To see that we have properly made tuples of (label, instance) lets print train and test data.

In [85]:
print train_data

[(1, array([-0.21573572,  1.01393918])), (1, array([ 0.16041507,  0.38033502])), (1, array([ 0.65737961,  0.34005546])), (1, array([ 0.7324509 ,  0.53833867])), (1, array([-0.66701596,  0.64787602])), (-1, array([ 0.31489155,  1.53285761])), (-1, array([ 2.18220189,  1.180832  ])), (-1, array([ 2.47369193,  3.39316492])), (-1, array([ 2.48507913,  1.86291584])), (-1, array([ 2.79752535,  3.16656252]))]

In [86]:
print test_data

[(1, array([-2.51778638,  1.27604196])), (1, array([ 0.50119176, -1.15545134])), (1, array([ 0.81307025, -1.18862623])), (1, array([ 0.01863139, -0.90371702])), (1, array([ 0.02881656, -0.28613476])), (-1, array([ 0.31489155,  1.53285761])), (-1, array([ 2.18220189,  1.180832  ])), (-1, array([ 2.47369193,  3.39316492])), (-1, array([ 2.48507913,  1.86291584])), (-1, array([ 2.79752535,  3.16656252]))]

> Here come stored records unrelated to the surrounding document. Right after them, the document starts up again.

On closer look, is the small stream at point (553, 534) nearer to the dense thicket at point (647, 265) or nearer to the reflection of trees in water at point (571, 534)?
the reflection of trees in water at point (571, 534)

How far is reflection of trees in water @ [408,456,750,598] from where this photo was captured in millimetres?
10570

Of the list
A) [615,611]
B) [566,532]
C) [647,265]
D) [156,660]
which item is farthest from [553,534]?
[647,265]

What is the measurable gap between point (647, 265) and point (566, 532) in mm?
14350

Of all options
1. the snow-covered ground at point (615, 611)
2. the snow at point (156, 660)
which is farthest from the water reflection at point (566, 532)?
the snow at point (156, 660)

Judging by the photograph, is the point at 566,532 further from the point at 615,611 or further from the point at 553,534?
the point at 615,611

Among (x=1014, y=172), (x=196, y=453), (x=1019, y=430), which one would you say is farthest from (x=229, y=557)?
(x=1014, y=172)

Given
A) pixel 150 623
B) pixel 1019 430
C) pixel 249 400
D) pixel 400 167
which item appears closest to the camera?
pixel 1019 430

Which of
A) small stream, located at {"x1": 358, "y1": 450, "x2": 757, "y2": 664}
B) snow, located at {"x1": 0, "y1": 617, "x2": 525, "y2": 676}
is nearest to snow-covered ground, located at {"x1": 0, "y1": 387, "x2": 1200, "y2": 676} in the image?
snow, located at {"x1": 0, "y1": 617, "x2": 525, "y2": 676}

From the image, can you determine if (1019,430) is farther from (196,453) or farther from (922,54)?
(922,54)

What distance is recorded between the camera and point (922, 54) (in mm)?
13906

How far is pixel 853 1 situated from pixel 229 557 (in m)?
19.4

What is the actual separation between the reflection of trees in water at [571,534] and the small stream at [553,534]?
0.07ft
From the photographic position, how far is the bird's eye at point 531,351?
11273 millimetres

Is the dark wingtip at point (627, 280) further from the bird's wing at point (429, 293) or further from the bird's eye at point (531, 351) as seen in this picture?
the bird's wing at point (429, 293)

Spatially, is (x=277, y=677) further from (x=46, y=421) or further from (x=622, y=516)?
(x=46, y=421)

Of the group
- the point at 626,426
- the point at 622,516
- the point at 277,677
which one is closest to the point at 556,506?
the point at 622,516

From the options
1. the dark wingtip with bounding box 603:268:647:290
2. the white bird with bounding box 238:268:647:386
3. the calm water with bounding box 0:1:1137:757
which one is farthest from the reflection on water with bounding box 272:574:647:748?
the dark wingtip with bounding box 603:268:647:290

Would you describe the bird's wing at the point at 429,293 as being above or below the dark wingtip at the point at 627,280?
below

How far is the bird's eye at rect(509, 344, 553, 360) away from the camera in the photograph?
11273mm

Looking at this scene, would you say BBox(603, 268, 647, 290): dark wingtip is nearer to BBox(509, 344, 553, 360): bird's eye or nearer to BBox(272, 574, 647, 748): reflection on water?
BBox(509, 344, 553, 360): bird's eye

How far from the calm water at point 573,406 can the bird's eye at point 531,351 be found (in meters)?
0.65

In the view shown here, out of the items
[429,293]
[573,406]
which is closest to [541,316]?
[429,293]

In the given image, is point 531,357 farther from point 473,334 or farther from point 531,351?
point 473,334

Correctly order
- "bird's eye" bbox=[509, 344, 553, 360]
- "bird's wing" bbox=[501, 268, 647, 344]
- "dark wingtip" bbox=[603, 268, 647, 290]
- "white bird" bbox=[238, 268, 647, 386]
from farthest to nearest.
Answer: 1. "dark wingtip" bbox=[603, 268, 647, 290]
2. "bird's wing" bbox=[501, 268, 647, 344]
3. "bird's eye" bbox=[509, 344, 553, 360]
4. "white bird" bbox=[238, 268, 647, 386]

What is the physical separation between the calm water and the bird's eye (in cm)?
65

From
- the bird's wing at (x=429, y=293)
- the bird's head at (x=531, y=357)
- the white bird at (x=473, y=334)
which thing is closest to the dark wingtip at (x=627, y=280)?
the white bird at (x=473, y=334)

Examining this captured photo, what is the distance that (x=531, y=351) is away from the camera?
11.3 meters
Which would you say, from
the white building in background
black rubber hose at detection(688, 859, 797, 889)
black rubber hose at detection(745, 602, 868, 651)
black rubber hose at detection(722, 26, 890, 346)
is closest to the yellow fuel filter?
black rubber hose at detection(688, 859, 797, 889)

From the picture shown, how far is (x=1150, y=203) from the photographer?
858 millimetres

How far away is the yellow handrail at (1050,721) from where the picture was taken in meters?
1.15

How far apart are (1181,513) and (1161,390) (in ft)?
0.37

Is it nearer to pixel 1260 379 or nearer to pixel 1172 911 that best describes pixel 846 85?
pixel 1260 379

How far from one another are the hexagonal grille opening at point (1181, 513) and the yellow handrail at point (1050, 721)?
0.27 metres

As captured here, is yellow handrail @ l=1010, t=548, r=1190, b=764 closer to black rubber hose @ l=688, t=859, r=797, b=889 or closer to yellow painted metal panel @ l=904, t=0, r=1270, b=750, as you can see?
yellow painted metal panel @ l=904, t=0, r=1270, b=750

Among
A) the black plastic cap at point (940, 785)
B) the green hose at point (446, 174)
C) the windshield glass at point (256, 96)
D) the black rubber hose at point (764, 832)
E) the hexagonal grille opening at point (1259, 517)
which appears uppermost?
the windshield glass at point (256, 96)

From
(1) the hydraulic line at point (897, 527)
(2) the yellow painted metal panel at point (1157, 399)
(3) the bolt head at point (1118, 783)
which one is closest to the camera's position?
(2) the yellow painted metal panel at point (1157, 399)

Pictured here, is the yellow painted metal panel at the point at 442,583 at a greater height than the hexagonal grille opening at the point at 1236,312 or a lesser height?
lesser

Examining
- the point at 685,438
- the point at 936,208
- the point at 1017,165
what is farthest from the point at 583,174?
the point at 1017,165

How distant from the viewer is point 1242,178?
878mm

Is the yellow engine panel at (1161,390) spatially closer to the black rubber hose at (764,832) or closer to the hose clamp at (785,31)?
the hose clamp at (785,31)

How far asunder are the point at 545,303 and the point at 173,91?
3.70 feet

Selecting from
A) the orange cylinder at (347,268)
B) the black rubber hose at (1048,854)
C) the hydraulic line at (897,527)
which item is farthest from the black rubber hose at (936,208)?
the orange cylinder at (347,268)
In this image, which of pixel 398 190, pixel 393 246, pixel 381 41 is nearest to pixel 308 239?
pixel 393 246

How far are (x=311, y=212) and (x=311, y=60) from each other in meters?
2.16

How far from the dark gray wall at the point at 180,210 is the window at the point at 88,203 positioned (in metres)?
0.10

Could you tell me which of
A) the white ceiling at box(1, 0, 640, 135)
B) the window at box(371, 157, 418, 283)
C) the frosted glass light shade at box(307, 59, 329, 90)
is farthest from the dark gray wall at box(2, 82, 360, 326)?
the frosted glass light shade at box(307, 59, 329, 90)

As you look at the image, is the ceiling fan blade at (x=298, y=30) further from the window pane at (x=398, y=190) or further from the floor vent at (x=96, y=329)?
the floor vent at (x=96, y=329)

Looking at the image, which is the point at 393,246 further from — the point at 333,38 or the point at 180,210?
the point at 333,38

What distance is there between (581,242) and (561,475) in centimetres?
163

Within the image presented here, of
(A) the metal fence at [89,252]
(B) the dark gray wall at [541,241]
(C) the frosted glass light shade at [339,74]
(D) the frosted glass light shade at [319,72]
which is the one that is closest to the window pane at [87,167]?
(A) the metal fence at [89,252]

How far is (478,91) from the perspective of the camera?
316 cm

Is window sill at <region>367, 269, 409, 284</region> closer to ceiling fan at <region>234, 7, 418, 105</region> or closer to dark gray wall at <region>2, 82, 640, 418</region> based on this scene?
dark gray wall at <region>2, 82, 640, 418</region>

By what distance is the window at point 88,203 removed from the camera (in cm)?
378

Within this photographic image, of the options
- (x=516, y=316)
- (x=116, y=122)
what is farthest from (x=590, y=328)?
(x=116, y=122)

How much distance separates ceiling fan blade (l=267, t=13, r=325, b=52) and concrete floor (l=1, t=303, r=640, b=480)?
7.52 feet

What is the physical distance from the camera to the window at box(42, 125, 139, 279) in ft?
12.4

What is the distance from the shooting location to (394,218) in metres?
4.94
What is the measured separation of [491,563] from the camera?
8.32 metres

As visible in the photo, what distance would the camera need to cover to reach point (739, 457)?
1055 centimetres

Before we do the actual k-NN implementation lets create the cosine similarity function that we will use to find the neighbours.

In [87]:
def sim(p, q):
score = numpy.dot(p,q) / (numpy.linalg.norm(p) * numpy.linalg.norm(q))
return score



Now lets implement a function that predicts the label of a test instance using the k-NN algorithm.

In [ ]:
def predict(x, k):
L = [(y, sim(x, z)) for (y,z) in train_data]
L.sort(lambda a,b: -1 if a[1] > b[1] else 1)
#print L[:k]
score = sum([e[0] for e in L[:k]])
if score > 0:
return 1
else:
return -1



Take a moment to study the predict function. k-NN happens here. We are given k and the instance to be classified, x. The first thing we do is computing the similarity scores between x and each instance z in our train dataset. We must also store the labels so that we can later find the majority label.

Next, we need to find the neighbours. For that we sort this list of tuples by the value of the second item in tuples, which is similarity. lambda expressions are convenient ways to write in-place functions. Here, we take two elements from our list, compare their similarity scores and return -1 or +1. The sort function will then use this to sort the list. In this case, it will sort in the descending order of similarity scores.

If you would like to confirm that it is indeed the descending order you can print the list after sorting (uncomment that line).

Next, we must find the majority label. Since we are doing binary classification and our labels are -1 and +1, when we add the labels for the nearest neigbours if we get a positive value then there must be more +1s than -1s, vice versa. You might have to do more complicated stuff for finding the majority label if there were more than 2 classes. But it is easy for the binary case as shown here.

In [98]:
print predict(test_data[0][1], 5)

[(1, 0.9548145024625021), (1, 0.62780125840652634), (-1, 0.2633300725175422), (1, 0.069890338942266081), (-1, -0.16016506286816518)]
1


Lets compute the accuracy of our k-NN classifier.

In [101]:
corrects = 0
k = 5
for (y,x) in test_data:
if y == predict(x, k):
corrects += 1
accuracy = float(corrects) / float(len(test_data))
print "Accuracy =", accuracy

Accuracy = 0.7


So we have a decent? classifier here. Try the following things:

• change the value of k
• increase the number of instances N
• separate or bring together the two classes by adjusting the means of the two Gaussians.

How does the accuracy vary in each case?